Excerpt:
“In my culture, names have strong meanings.” D’lane pulled out the curved blade strapped to his arm and cut up the meat he’d been eating earlier into small precise pieces. “They’re meant to impart wisdom and advice throughout our lives.”
She straightened and tucked her hands onto her lap. This was an interesting conversational change. “There are, or at least used to be, cultures on Earth that believed the same. I’ve always loved that philosophy. What does yours mean?”
“Mine is a powerful name.” His lips were roguishly tipped up at the corner, exposing sharp eye teeth. He settled into his seat, as if preparing to lecture a student. The surrounding mess hall noise dimmed as she focused on him. “I am named after one of our past kings. A mighty Chriw’rian who fought valiantly against the Hissat or, as you humans call them, the Anunnaki. He’s credited with their first defeat on our planet.”
She locked her fingers together. “Really?”
He placed the curved knife beside her tray. “For your protein.”
Shannon glanced around the room. Surely someone would jump in to stop him from offering her a weapon. When no one did, she picked up the knife and cut up the last bit of food on her plate, a wrinkled sausage link in an off-putting green color. The blade cut smoothly through the dehydrated chunk. “Thank you.”
She fingered the metal handle. Smooth and warm in her hand, she tilted the blade far enough to see her reflection on its surface. She wanted to keep it. She placed the knife beside her tray and glanced up as D’lane consumed the last of his jerky.
He pushed his empty tray to the side. “The previous D’lane crashed his warship into the Anunnaki fighter set to bomb our most vulnerable. His actions disrupted the mothership and allowed the rest of the fleet to destroy them. If not for his heroic actions, my planet wouldn’t
have survived their last attack.”She ate a bite of the sausage and winced. It fought her with every chew. Mouth dry, she discreetly spit it into her napkin. A few brows arched in her direction, including D’lane’s. To give herself something to do, she handed the knife back, handle first. He wouldn’t have let her keep it anyway. “Have you figured out how your name dictates your future?”
“Yes.” His fingers brushed hers as he accepted its return. The silver metal blurred when he holstered the blade. This male moved quickly.
She was afraid to ask about his future. She kind of liked this particular alien and didn’t want to see him dying any time soon. “And?”
He grinned and flashed his sharp canines. “One belief is I will be a great benefit to my people, but unable to participate in the ultimate victory of my path.”
“Does that mean you expect to die?” Shannon asked, undecided on if his smile edged from sexy into frightening.
“It is a possibility.”
She picked up her sausage, put it back down, and frowned. “You said one of the meanings. Can you choose another path?”
“There are many possibilities that exist for an individual. The Namegivers do not choose lightly when gifting a child at birth with their destiny. I could follow another D’lane’s path, or I could forge my own fate and provide a future for another down the line as the previous D’lane did.”
“Which destiny is yours?”
“I follow the path of the king.”
“Ah.” She ran her finger over the smooth surface of the table. Did that mean he expected to die or was there another path within that destiny he would follow?
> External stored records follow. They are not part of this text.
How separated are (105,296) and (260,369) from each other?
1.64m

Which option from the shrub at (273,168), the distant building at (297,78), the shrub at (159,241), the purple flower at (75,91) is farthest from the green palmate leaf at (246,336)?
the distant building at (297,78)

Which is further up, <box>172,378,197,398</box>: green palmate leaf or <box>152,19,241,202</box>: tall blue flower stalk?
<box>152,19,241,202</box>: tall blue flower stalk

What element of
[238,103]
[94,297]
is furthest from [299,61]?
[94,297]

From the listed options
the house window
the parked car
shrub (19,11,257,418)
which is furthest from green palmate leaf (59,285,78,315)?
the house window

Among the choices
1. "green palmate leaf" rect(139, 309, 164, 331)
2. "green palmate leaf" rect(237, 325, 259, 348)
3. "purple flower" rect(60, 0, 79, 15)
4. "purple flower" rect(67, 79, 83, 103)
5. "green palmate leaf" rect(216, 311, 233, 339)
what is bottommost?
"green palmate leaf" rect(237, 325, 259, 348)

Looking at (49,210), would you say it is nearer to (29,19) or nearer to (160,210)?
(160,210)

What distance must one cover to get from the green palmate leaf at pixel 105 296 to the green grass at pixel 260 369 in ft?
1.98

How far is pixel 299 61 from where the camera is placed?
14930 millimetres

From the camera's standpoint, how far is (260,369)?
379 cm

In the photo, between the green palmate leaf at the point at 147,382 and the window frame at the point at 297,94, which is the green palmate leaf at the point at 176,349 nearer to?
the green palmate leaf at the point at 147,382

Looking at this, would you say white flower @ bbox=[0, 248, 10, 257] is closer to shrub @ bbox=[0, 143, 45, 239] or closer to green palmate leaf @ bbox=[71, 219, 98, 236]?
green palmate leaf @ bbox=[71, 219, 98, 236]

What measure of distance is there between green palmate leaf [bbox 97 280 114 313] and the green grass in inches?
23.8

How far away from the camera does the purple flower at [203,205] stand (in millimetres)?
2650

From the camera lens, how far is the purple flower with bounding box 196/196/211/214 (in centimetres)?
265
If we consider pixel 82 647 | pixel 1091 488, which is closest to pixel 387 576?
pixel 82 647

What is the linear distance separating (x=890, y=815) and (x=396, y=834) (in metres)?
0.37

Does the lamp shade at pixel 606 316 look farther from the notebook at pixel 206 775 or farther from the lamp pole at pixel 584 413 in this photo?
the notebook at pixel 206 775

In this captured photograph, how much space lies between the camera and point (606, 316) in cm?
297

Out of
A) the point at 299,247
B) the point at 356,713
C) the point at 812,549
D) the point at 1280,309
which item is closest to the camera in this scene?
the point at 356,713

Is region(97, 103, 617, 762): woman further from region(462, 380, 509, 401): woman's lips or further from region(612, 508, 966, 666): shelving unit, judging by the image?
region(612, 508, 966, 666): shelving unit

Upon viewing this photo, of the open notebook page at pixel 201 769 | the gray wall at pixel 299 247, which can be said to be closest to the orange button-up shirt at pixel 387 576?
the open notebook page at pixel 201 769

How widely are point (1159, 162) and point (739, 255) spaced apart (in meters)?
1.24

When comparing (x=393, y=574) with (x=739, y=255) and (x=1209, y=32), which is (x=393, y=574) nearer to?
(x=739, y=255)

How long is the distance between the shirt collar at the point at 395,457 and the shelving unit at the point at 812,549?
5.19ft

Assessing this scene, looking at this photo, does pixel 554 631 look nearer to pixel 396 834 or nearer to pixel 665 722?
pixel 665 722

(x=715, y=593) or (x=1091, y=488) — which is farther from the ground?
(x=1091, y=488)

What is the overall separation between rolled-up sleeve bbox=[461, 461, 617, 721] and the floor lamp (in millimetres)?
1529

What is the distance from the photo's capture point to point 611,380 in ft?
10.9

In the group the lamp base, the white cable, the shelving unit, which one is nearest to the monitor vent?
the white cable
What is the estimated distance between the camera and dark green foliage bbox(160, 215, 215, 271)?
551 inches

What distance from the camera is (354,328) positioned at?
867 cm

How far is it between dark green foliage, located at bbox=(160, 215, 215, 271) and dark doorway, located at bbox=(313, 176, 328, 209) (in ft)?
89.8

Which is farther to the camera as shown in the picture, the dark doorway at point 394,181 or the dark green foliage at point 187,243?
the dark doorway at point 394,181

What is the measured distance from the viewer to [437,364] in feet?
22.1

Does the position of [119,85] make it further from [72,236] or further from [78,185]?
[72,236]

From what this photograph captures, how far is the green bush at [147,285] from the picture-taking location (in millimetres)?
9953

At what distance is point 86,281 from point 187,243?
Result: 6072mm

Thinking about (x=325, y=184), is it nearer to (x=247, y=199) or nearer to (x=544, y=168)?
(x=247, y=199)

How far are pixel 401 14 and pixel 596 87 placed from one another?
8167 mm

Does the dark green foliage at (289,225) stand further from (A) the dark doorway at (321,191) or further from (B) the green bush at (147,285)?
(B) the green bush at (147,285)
How did someone know which one to follow?
It had taken her months in college to discover she wasn’t interested in chemistry. Six long hellish months. The frustration alone for losing that small bit of time seemed inconsequential when compared to the possibility of traveling an entire lifetime down the wrong path.
He tapped the table. “What does your name mean?”
She huffed, knowing her name meant little when compared to his. She’d looked it up once after an unpleasant conversation with her father. “It means possessor of wisdom.”
Her father had wanted to call her Clair after his sister, but her mother had gone with Shannon after hearing it on a show during labor. The uncomfortable conversation on how he’d hated her name had been a slight peek into her mother’s past, even as her dad lay drunk on the couch. He’d apologized later, but the damage had already been done. She forced a laugh to lighten the mood. “If you take it to mean I went to school, then I’ve lived up to the title.”
“It is accurate.” His nail pressed down on the table’s surface. A bit of plastic curled in its wake. His nails were either extremely durable or the tables were flimsy. Shannon flattened her hand next to her tray and curled her fingers. She scratched at the table and winced as her nail bent back. “How so?”
“You were revived for information that will save billions of lives and stop a war.”